Filippo Inzaghi (AC Milan vs Liverpool 2006-07)
In what could only be described as ‘revenge’, Carlo Ancelotti’s Milan were able to overcome Liverpool just two years later in Athens. Filippo Inzaghi deflected an Andrea Pirlo free-kick past Pepe Reina on the stroke of half-time, before getting on the end of a neat through ball from Kaka to round the goalkeeper and finish in the second. Dirk Kuyt pulled a goal back for the Reds late on but this time it was the Rossoneri lifting the trophy.
Diego Milito (Inter Milan vs. Bayern Munich 2009-10)

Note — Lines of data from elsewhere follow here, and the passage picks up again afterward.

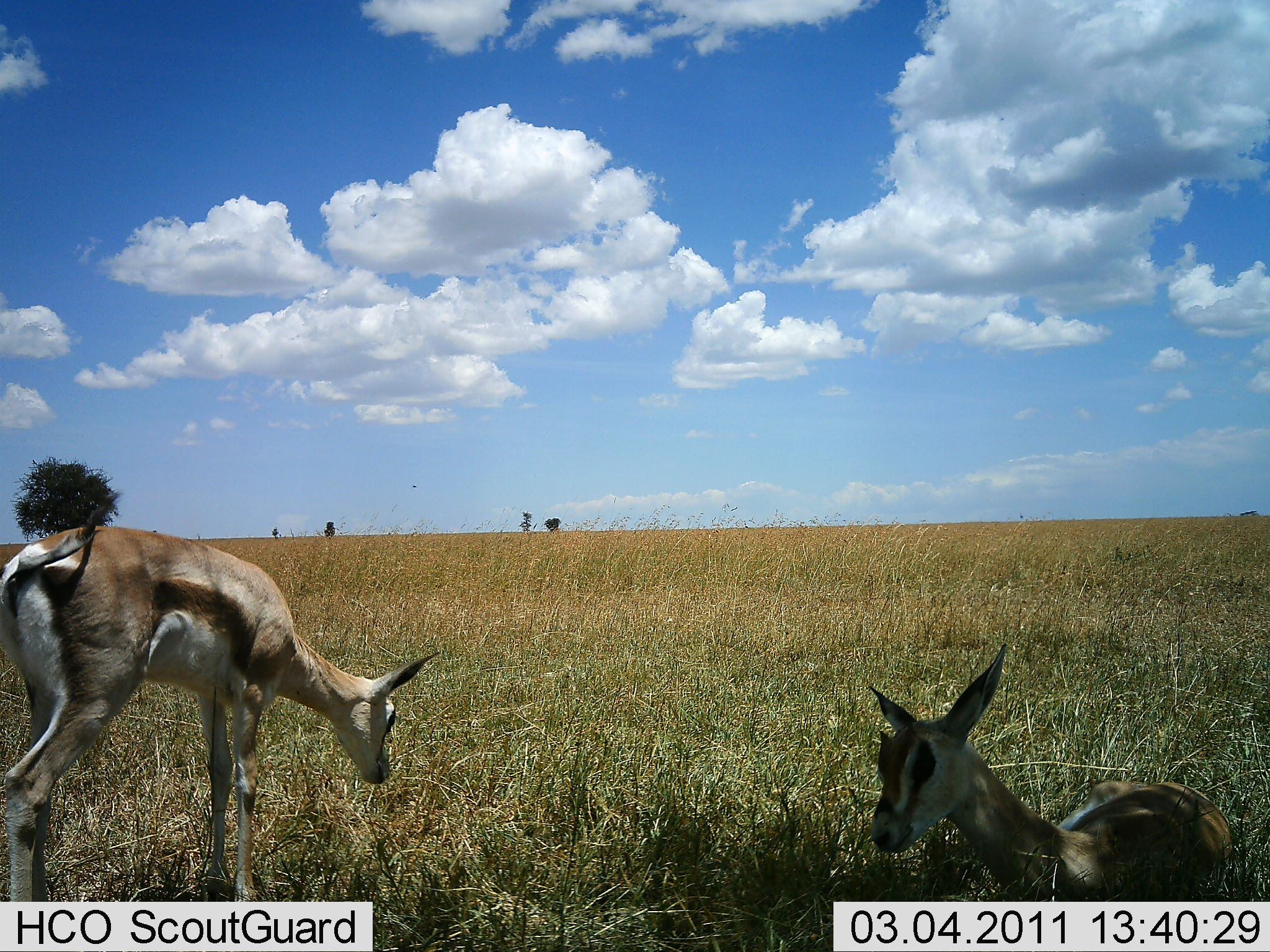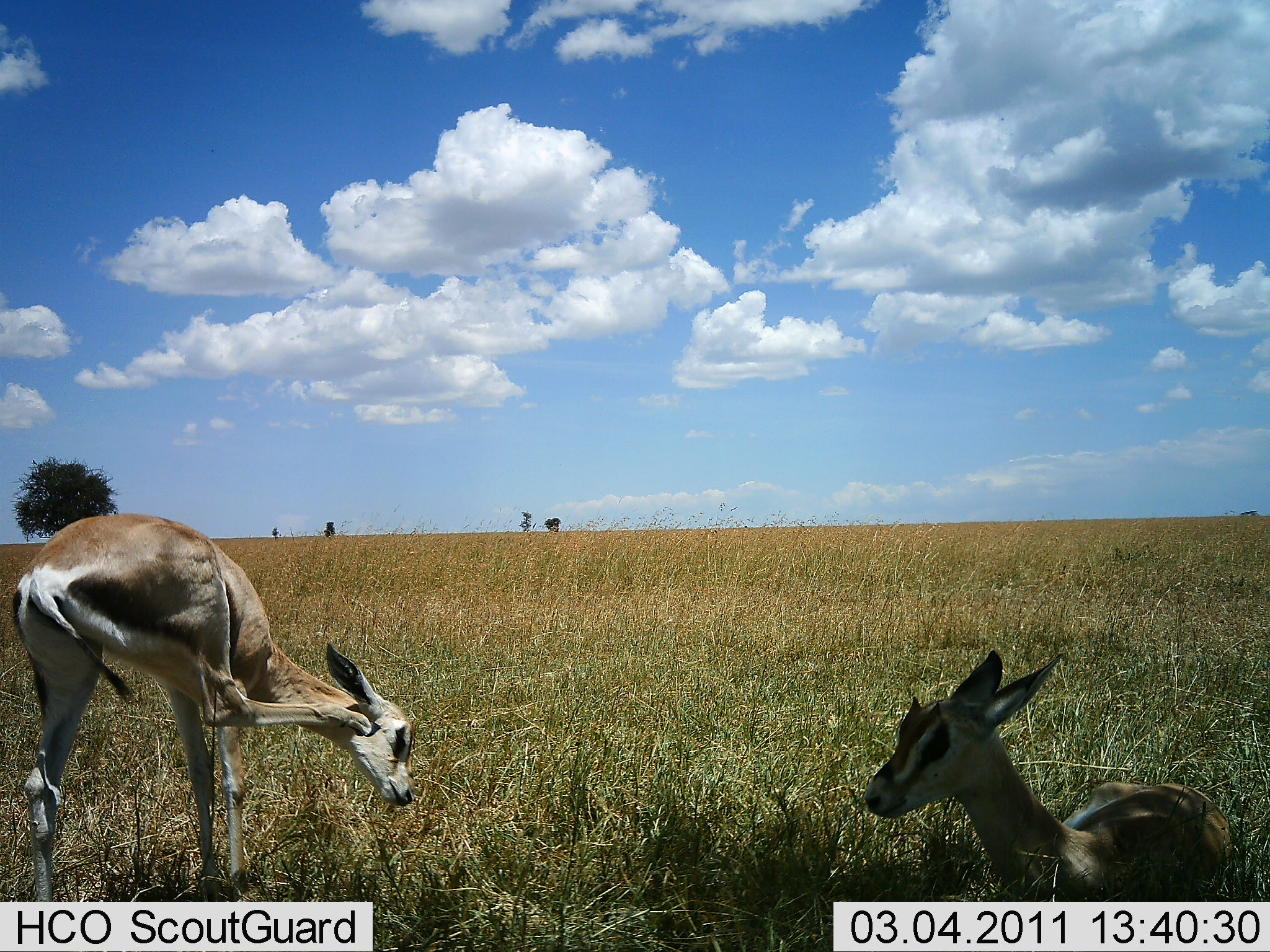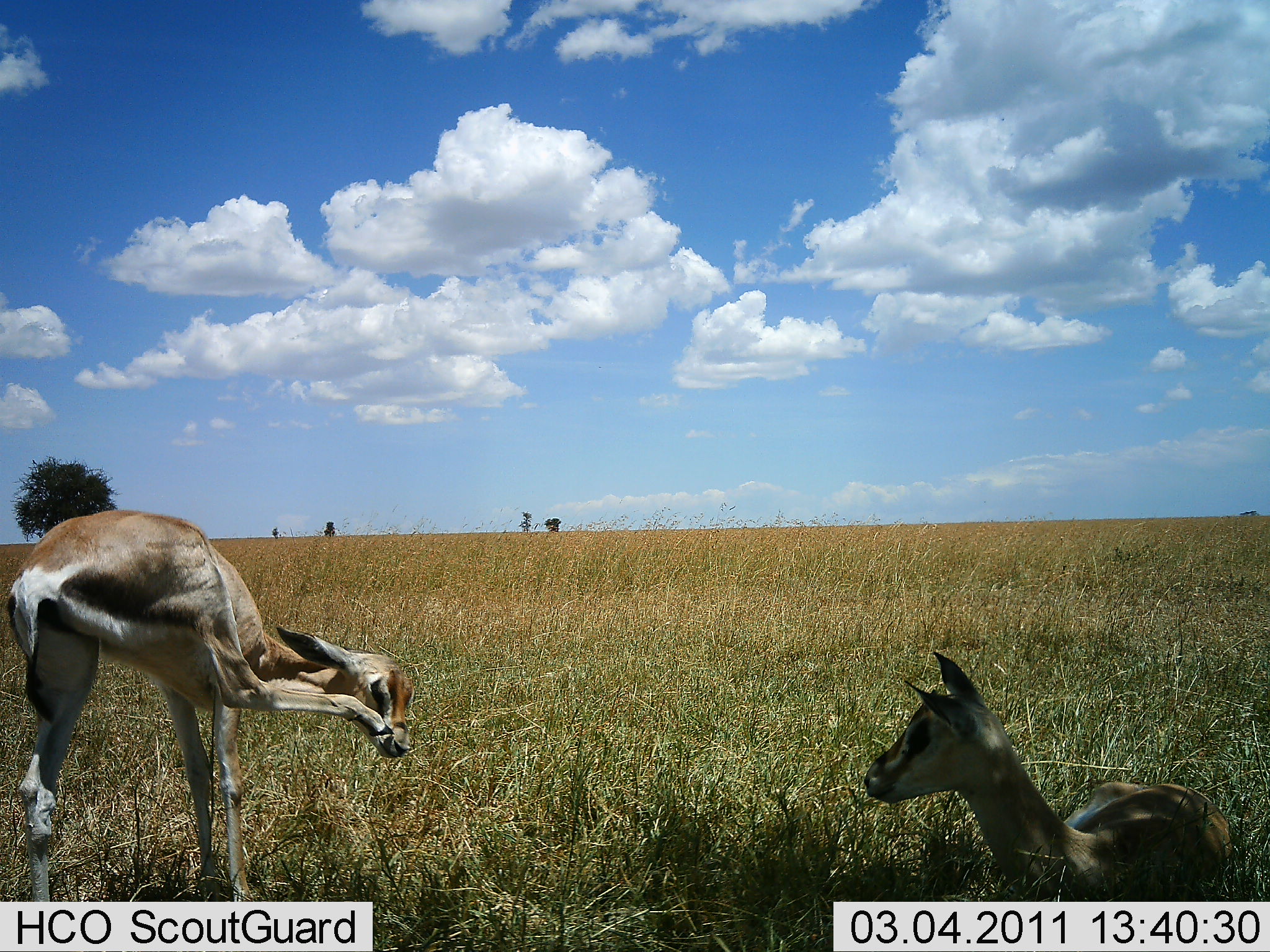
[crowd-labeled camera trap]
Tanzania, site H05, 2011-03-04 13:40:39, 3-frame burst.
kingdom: Animalia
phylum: Chordata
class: Mammalia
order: Artiodactyla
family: Bovidae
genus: Nanger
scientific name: Nanger granti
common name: grant's gazelle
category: gazellegrants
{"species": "gazellegrants (grant's gazelle) (Nanger granti)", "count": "2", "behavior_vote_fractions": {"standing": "50%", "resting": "100%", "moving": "0%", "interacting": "0%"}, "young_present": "25%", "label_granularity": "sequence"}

With José Mourinho and Louis van Gaal both looking for their second Champions League title wins as managers, it was an intriguing clash at the Santiago Bernabéu, and Diego Milito made sure it was Mourinho who came out on top. The Inter striker combined well with Wesley Sneijder to fire the Nerazzurri in front 10 minutes before the break. It was a more individual effort in the 70th minute as Milito turned Daniel Van Buyten inside and out before finishing past Hans-Jörg Butt to complete a 2-0 win and a treble for Inter.
Cristiano Ronaldo (Real Madrid vs. Juventus 2016-17)
It looked like it was going to be a competitive final when Cristiano Ronaldo’s 20th-minute finish from a Dani Carvajal cross was cancelled out by a stunning effort from Juve’s Mario Mandžukić. However, a deflected Casemiro strike restored Madrid’s lead just after the hour, and three minutes later Ronaldo had his second, finishing after good work from Luka Modrić down the right. Marco Asensio sealed a 4-1 victory for Los Blancos late on in Cardiff.
Gareth Bale (Real Madrid vs. Liverpool 2017-18)
Still the last time a player scored more than once in a Champions League final, what was particularly notable was that Gareth Bale did so coming off the bench. The Welshman arrived on the hour in Kyiv with the score at 1-1 after Sadio Mané had equalised Karim Benzema’s opener. Within two minutes, Bale scored an unbelievable overhead kick to put Madrid back in front. He added a second seven minutes from the end with a long-distance effort that Loris Karius – who had been at fault for Benzema’s goal and was later diagnosed with concussion following a clash with Sergio Ramos earlier in the half (Ramos had also ruled Mohamed Salah out of the game in the first half) – surprisingly let slip through his grasp as Madrid won 3-1.